İçki bulamayıp evde karısına çocuğuna, anasına babasına saracak bağımlılar da cabası...
***
YARIM PORSİYON AYDINLIK
Bir yıldır evrensel temel hak ve özgürlüklerimizi sınırlandıran uygulamaların hiçbiri 17 günlük içki satışı yasağı kadar tepki almadı.
Kısıtlamaları normal bulanlar... Gıkını bile çıkarmayanlar... Dahası tedbirleri yetersiz bulup, iktidarı ekonomik kaygılarla yasakları gevşek tutmakla eleştirenler... Pandemi yasaklarının işlevini sorgulayanları bilim düşmanı, hatta "vatan haini" ilan edenler ayakta.
Aylardır yasaklara uygun adım riayet etmeyen halkın lümpenliğinden yakınan sanatçılarımız Instagram'da, Twitter'da Hayyam'ın rubailerinden slogan devşiriyorlar.
Çünkü bu kez yaşam tarzına müdahale söz konusuymuş.
Vay arkadaş...
Bir yıldır açık havada ağzımızı bezlemeden deniz kenarına bile inemiyoruz.
65 yaş üstü ve 20 yaş altı bir yıldır ev hapsinde...
Okullar, ibadethaneler, kafeler, lokantalar, nerdeyse tüm kamusal alan kapalı.
Kültürel etkinlikler, sanatsal üretim sıfırlanmış...
Seyahat hakkı kısıtlanıyor.
Tedaviyi reddetme hakkından tutun da greve kadar anayasal hakların askıya alınması söz konusu...
Bunlar yaşam tarzına müdahale değil miydi?
Sizin özgürlükçülüğünüzü, marjinalliğinizi sevsinler...
Cem Karaca "yarım porsiyon aydınlık" şarkısında ne güzel anlatmış bu kafayı, vasatlığı...
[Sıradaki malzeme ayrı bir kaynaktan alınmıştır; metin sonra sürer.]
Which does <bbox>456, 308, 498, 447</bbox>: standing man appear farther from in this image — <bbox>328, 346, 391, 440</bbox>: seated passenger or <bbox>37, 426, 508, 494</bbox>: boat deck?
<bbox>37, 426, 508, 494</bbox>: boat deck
Açın dinleyin, keyfiniz yerine gelsin.
***
BODRUM BODRUM OLALI
17 günlük tam kapanma olmasa, vatandaş korona günlerinde rölantiye aldığı hayatına, yeni normaline devam edecekti.
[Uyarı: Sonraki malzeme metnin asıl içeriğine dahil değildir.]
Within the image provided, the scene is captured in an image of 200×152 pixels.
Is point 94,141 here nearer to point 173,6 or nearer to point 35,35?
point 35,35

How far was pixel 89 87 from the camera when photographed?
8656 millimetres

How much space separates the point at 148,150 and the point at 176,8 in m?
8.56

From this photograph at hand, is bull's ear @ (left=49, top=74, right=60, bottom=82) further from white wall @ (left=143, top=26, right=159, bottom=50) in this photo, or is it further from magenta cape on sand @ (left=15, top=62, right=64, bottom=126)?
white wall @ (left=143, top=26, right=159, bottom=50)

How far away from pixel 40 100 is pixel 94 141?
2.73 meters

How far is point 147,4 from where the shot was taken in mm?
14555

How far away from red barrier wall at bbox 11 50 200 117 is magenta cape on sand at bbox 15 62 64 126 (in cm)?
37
En fazla maskesini takıp evinin yanındaki parka hava almaya gidecekti.
Ne var ki yasak öncesi tüm ülkede olağanüstü bir hareketlilik yaşandı. Yollar, çarşı pazar tıklım tıklımdı... Normalde sokağa kontrollü şekilde adım atanlar bile telaşla kalabalığa dahil oldular.
Bu panikten en çok etkilen Bodrum'un Belediye Başkanı Ahmet Aras haklı olarak yakınıyor.
Başkan, yönettiği ilçenin altyapısının ve hastane kapasitesinin, İstanbul başta olmak üzere büyükşehirlerden başlayan kavimler göçünü kaldıramayacağını söylüyor.
Eyvah!
Aylardır "Niye şöyle bir tam kapanmıyoruz ki anlamıyorum" diye yakınıp, istediklerini alınca soluğu Bodrum'da alanların tadı kaçacak şimdi.
Neyse yüklenirler Instagram'a, "Evde kal Türkiye, her nerede yaşanılıyor ve yaşatılıyorsan" diye mesaja boğarlar evreni.
Kafa bulmak için illa içmeye gerek yok ya.